Monsieur le président, madame la secrétaire d'Etat, mes chers collègues, alors que de très nombreux accidents peuvent être imputés en France à la prise de médicaments psychotropes, tranquillisants ou antidépresseurs, il est particulièrement étonnant qu'aujourd'hui encore il n'y ait pas de dépistage systématique des médicaments à risque lors de la survenance d'un accident, ce qui fait que nous ne disposons pas, pour l'heure, de statistiques fiables sur le nombre de Français victimes d'accidents de la route sous l'influence de tels médicaments.
En Belgique, pays proche de ma région, l'Institut pour la sécurité routière a récemment dévoilé que 15, 6 % des victimes d'accidents de la route étaient sous l'influence de tranquillisants, d'antidépresseurs ou de somnifères. Aux Etats-Unis, une étude rapporte le chiffre de 20 %.
En Ecosse, une autre étude a conclu que les conducteurs sous médicaments de la classe des benzodiazépines ont davantage d'accidents, jusqu'à quatre fois plus que les autres ; les tranquillisants sont plus concernés que les somnifères et constituent un important facteur d'accidents de la route.
Aux Pays-Bas, une étude a démontré que les consommateurs de certains tranquillisants présentaient pendant les deux premières semaines de traitement un risque d'accident cinq à six fois supérieur à la normale ; il est comparable à celui d'un taux d'alcoolémie de 1 gramme par litre.

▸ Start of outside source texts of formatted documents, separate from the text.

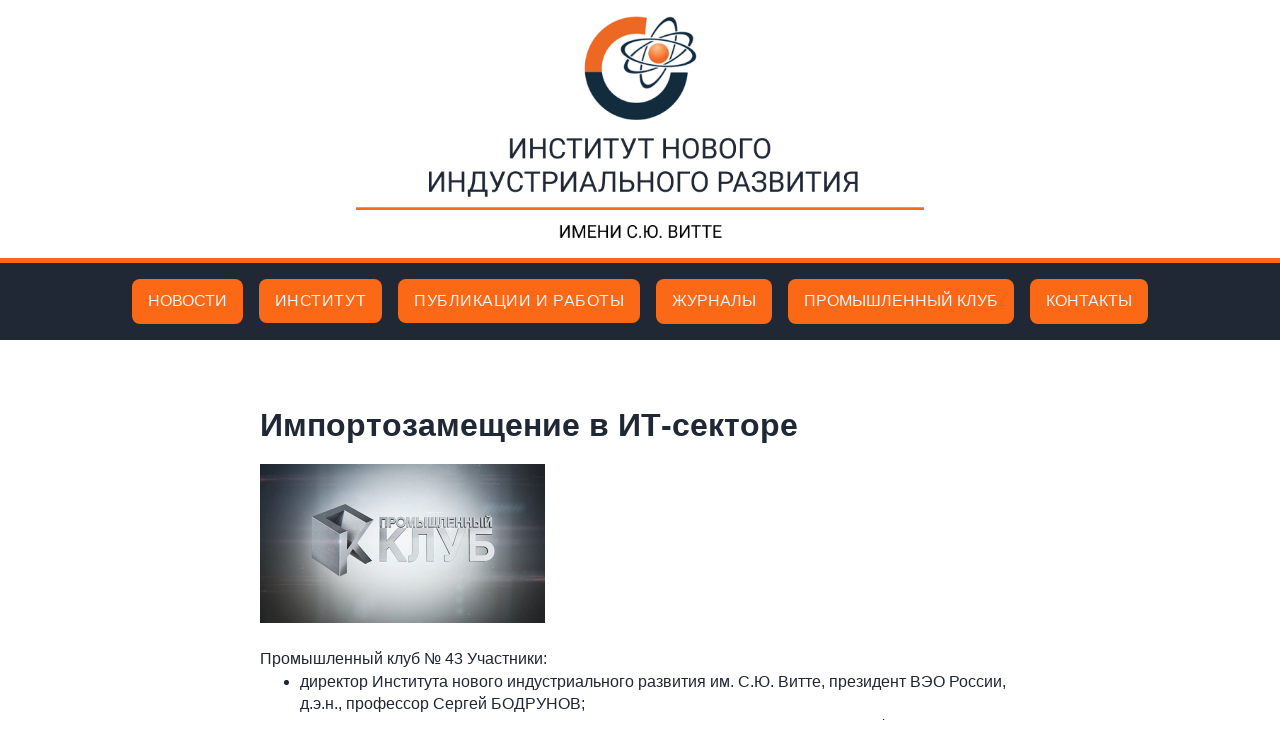

--- FILE ---
content_type: text/html; charset=UTF-8
request_url: https://inir.ru/%D0%B8%D0%BC%D0%BF%D0%BE%D1%80%D1%82%D0%BE%D0%B7%D0%B0%D0%BC%D0%B5%D1%89%D0%B5%D0%BD%D0%B8%D0%B5-%D0%B2-%D0%B8%D1%82-%D1%81%D0%B5%D0%BA%D1%82%D0%BE%D1%80%D0%B5/
body_size: 8057
content:
<!DOCTYPE html>
<head>
	<meta charset="UTF-8">
	<meta http-equiv="X-UA-Compatible" content="IE=edge">
	<meta name="viewport" content="width=device-width, initial-scale=1.0">
	<!-- <meta name="format-detection" content="telephone=no"> -->

	<link rel="stylesheet" href="https://inir.ru/wp-content/themes/inir-custom-theme/css/app.min.css">
	<link rel="stylesheet" href="https://inir.ru/wp-content/themes/inir-custom-theme/css/splide.min.css">
	
    
	<title>  Импортозамещение в ИТ-секторе</title>
	<style>
		@media only screen and (max-width:1024px){
			.DoubleClick {
			  pointer-events: none;
			  padding: 0;
			}
			.dropbtn:focus-within > .DoubleClick {
			  pointer-events: auto;
			  padding: 0;
			}
		}
	</style>

<!-- Yandex.Metrika counter -->
<script type="text/javascript" >
   (function(m,e,t,r,i,k,a){m[i]=m[i]||function(){(m[i].a=m[i].a||[]).push(arguments)};
   m[i].l=1*new Date();
   for (var j = 0; j < document.scripts.length; j++) {if (document.scripts[j].src === r) { return; }}
   k=e.createElement(t),a=e.getElementsByTagName(t)[0],k.async=1,k.src=r,a.parentNode.insertBefore(k,a)})
   (window, document, "script", "https://mc.yandex.ru/metrika/tag.js", "ym");

   ym(21929581, "init", {
        clickmap:true,
        trackLinks:true,
        accurateTrackBounce:true
   });
</script>
<noscript><div><img src="https://mc.yandex.ru/watch/21929581" style="position:absolute; left:-9999px;" alt="" /></div></noscript>
<!-- /Yandex.Metrika counter -->
</head>

<body>
	<header>
			<a href="/">
				<div class="logo" href="/">
			<img src="https://inir.ru/wp-content/themes/inir-custom-theme/img/dest/logo.png" alt="Example" class="img-responsive">
		</div></a>
		<div class="line"></div>


		<div class="topnav" id="myTopnav">
			<a class="menu_item_logo" href="/">
				<div class="logo_menu">
					ИНИР
				</div>
			</a>
			<a class="menu_item" href="/институт/">Новости</a>
			<div class="dropdown">
				<button class="dropbtn">
				    <a class="DoubleClick" style="padding:0" href="/общая-информация/">Институт</a>
				</button>
				<div class="dropdown-content">
					<a href="/общая-информация/директор/">Директор</a>
					<a href="/общая-информация/исполнительный-директор/">Исполнительный директор</a>
					<a href="/общая-информация/партнеры-и-заказчики/">Партнеры и заказчики</a>
<!-- 					<a href="/общая-информация/спонсоры/">Спонсоры</a> -->
					<a href="/общая-информация/устав/">Устав</a>
				</div>
			</div>
			<div class="dropdown">
				<button class="dropbtn">
				    <a class="DoubleClick" style="padding:0" href="/публикации/">Публикации и работы</a>
				</button>
				<div class="dropdown-content">
					<a href="/публикации/монографии/">Монографии</a>
					<a href="/публикации/брошюры/">Брошюры</a>
					<a href="/публикации/статьи/">Статьи</a>
				</div>
			</div>
			<a class="menu_item" href="/журнал/">Журналы</a>
			<a class="menu_item" href="/промышленный-клуб">Промышленный клуб</a>
			<a class="menu_item" href="/contacts/">Контакты</a>
			
			<a href="javascript:void(0);" class="icon menu_item_logo" onclick="myFunction()"></a>
		</div>

	</header>
	<section class="landing-section">
		<div class="container-post flex">

			<main id="primary" class="site-main">

				
<!-- <article id="post-4033" class="post-4033 post type-post status-publish format-standard has-post-thumbnail hentry category-5 tag-48 tag-45">
    <header class="entry-header">
 -->		<h1 class="entry-title">Импортозамещение в ИТ-секторе</h1>			<div class="entry-meta news-date">
				<p> 
									</p>

			</div><!-- .entry-meta -->
			</header><!-- .entry-header -->

	
			<div class="post-thumbnail">
				<img width="285" height="159" src="https://inir.ru/wp-content/uploads/2017/10/b7e5df52fa44aad5d9cc024d2ad1e93frthupct7ajlvog.jpg" class="attachment-post-thumbnail size-post-thumbnail wp-post-image" alt="" />			</div><!-- .post-thumbnail -->

		
	<div class="entry-content">
		Промышленный клуб № 43

Участники:
<ul>
	<li>директор Института нового индустриального развития им. С.Ю. Витте, президент ВЭО России, д.э.н., профессор Сергей БОДРУНОВ;</li>
	<li>Заместитель директора по направлению системного ПО Компании &#171;АстроСофт&#187; Павел БОЙКО.</li>
</ul>

<a href="https://href.li/?https://topspb.tv/programs/releases/88144/" target="_blank">Смотреть выпуск на сайте Телеканала &#171;Санкт-Петербург&#187;</a>	</div><!-- .entry-content -->

	<!--<footer class="entry-footer">-->
	<!-- // <span class="cat-links">Posted in <a href="https://inir.ru/category/%d0%bf%d1%80%d0%be%d0%bc%d1%8b%d1%88%d0%bb%d0%b5%d0%bd%d0%bd%d1%8b%d0%b9-%d0%ba%d0%bb%d1%83%d0%b1/" rel="category tag">Промышленный клуб</a></span><span class="tags-links">Tagged <a href="https://inir.ru/tag/2017/" rel="tag">2017</a>, <a href="https://inir.ru/tag/%d0%bf%d1%80%d0%be%d0%bc%d1%8b%d1%88%d0%bb%d0%b5%d0%bd%d0%bd%d1%8b%d0%b9-%d0%ba%d0%bb%d1%83%d0%b1/" rel="tag">Промышленный клуб</a></span>-->
	<!--</footer><!-- .entry-footer -->
</article><!-- #post- -->

			</main>
		</div>
	</section>


<footer class="landing-footer bg-dark border_top_line">
	<div class="container">
		<div class="logo-footer">
			<img src="https://inir.ru/wp-content/themes/inir-custom-theme/img/dest/logo_footer_alt_2.png" alt="Example" class="img-responsive">
		</div>

		<div class="copyright">
			<p>© 2026 Институт нового индустриального развития им. С.Ю. Витте</p>
		</div>
	</div>
</footer>

	<script src="https://inir.ru/wp-content/themes/inir-custom-theme/libs/splide/splide.min.js"></script>
    <script src="https://inir.ru/wp-content/themes/inir-custom-theme/libs/splide/splide-extension-grid.min.js"></script>
	<script src="https://inir.ru/wp-content/themes/inir-custom-theme/js/scripts.min.js"></script>
	<script>
        new Splide('.splide_years', {
            rewind: true,
            pagination: false,
            grid: {
                rows: 2,
                cols: 2,
                gap: {
                    row: '1rem',
                    col: '1.5rem',
                }
            },
        }).mount(window.splide.Extensions);
	</script>
	<script>
        new Splide('.splide_years2', {
            rewind: true,
            pagination: false,
            grid: {
                rows: 2,
                cols: 4,
                gap: {
                    row: '1rem',
                    col: '1.5rem',
                }
            },
        }).mount(window.splide.Extensions);
</script>
<script>
    new Splide('.splide1', {
        perPage: 3,
        rewind: true,
        pagination: false,
        breakpoints: {
            640: {
                perPage: 2,
            },
            480: {
                perPage: 1,
            }
        }
    }).mount();

    new Splide('.splide2', {
        perPage: 3,
        rewind: true,
        pagination: false,
        breakpoints: {
            640: {
                perPage: 2,
            },
            480: {
                perPage: 1,
            }
        }
    }).mount();

    new Splide('.splide3', {
        perPage: 3,
        rewind: true,
        pagination: false,
        breakpoints: {
            640: {
                perPage: 2,
            },
            480: {
                perPage: 1,
            }
        }
    }).mount();
</script>


</html>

Or chacun sait bien que notre pays - il a souvent été dénoncé à ce titre - est le champion du monde en matière de consommation de médicaments psychotropes ; malgré cela aucune statistique scientifique du phénomène n'est réalisée.
De la même manière, la loi du 18 juin 1999 qui réprime la conduite sous l'influence de stupéfiants a écarté l'imputation de prise de médicaments de nature à altérer gravement le comportement du conducteur. Seul un petit pictogramme parfaitement illisible figure sur les boîtes des médicaments concernés.
Au moment où nous assistons à une traque permanente de l'automobiliste sous toutes ses formes, n'y aurait-il pas lieu de l'avertir préventivement des risques qu'il encourt et qu'il fait encourir à d'autres par l'absorption de tels médicaments ?
Dans cette affaire, on a le sentiment que, depuis bien longtemps et pour des raisons obscures, aucune véritable volonté politique ne s'est manifestée pour alerter les Français sur la très grave dangerosité de ces médicaments. Rappelons que le dictionnaire Vidal déconseille la conduite automobile pour cent trente spécialités pharmaceutiques et, parmi celles-ci, figurent douze médicaments de la classe des benzodiazépines qui présentent un risque encore plus élevé au volant. Notre ancienne collègue Marie-Claude Beaudeau, dans une intervention remarquée dans cet hémicycle, affirmait que ces derniers peuvent être à la source de drames familiaux, mais aussi à celle d'une multitude d'accidents de la circulation.
L'Agence française de sécurité sanitaire des produits de santé, qui autorise la commercialisation des médicaments, devrait engager une grande campagne d'information à destination des praticiens et des Français en attirant leur attention sur la dangerosité au volant des médicaments psychotropes.
Je compte par ailleurs sur M. le ministre de la santé afin que le Parlement puisse très rapidement disposer de statistiques fiables sur le rôle joué par les médicaments psychotropes dans la survenance des accidents de la circulation.
Je l'invite également à user de sa très grande autorité morale afin de mettre solennellement en garde nos compatriotes sur les risques de conduite après la prise de médicaments psychotropes en favorisant, notamment, l'apposition de messages d'alerte plus explicites sur les emballages des médicaments concernés.